I wrote to Aaron three weeks ago.

He hasn’t written back, but the letter wasn’t returned either so I’m assuming he received it.

I tried to picture him, sitting there at the kitchen table after work, going about his day and then finding the letter – various different scenarios ran through my mind, him ripping it to shreds without opening it and letting the pieces fall into the bin and giving it a sad scoff, or taking it to the scrapyard and theatrically tossing it into the crusher whilst shouting profanities in my general direction, or perhaps burning it in the Woollie’s fireplace, silently seething, mumbling something about a nightmare – although I suspect he’s not using terms of endearment right now.

I hope he doesn’t, but I really wish he will.

I’m still on the fence about that whole decision being the right one; hearing from me might be something he doesn’t need right now, not if he’s really trying to put an end to us.

I wasn’t planning on reading a possible reply, but having an unopened letter with grammatically dodgy words was something I was looking forward to in a masochistic sort of way.

There’s this gnawing feeling in my gut that he’s not gonna write to me, combined with an equally unpleasant sensation that it’s better for the both of us, as foreign as it might be for me - him staying away from me being the for the best is a feeling that couldn’t be more strange.

Since when am I better off without him?

As I scribbled my apology to him, I debated internally on several subjects I was uncertain about including in the letter; I rewrote it so many times.

In the end it was maybe a little too succinct, just skimming through the things left unsaid, the hidden still stirring below the surface.

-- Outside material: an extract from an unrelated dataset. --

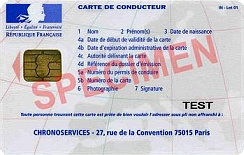 carte conducteur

I said everything, but I told him nothing.

But eventually I put the final dot there and did the most human thing I could possibly do here; I mailed a letter, put on my work clothes, and went into the office.

I could say I almost enjoy my new job; once I got rid of the dangerous familiarity of being at an office turning into a fantasy of being able to exit the building at the end of the day, I indulged greatly in the opportunity to despise the people who have been doing the paperwork before me.

I think it’s admirable to give such tasks to inmates, but it’s simply pathetic to give said task to someone who at best should be doing things of the numeral sort in the kitchen by the food waste bins counting discarded beans.

Now that I have stepped in, the numbers, spreadsheets and filed documents are in an order like no other documents have been in the history of documents.

The guv said as much – not in so many words, but he acknowledged my efficiency and gave me an extra treat for being a good boy.

He gave me coffee.

Good coffee.

I’m not often lost for words, but during those few minutes I sipped the luxurious liquid of celestial quality, I did effectively shut up for a good while.

Yeah, that might have been his endgame all along, but do I care?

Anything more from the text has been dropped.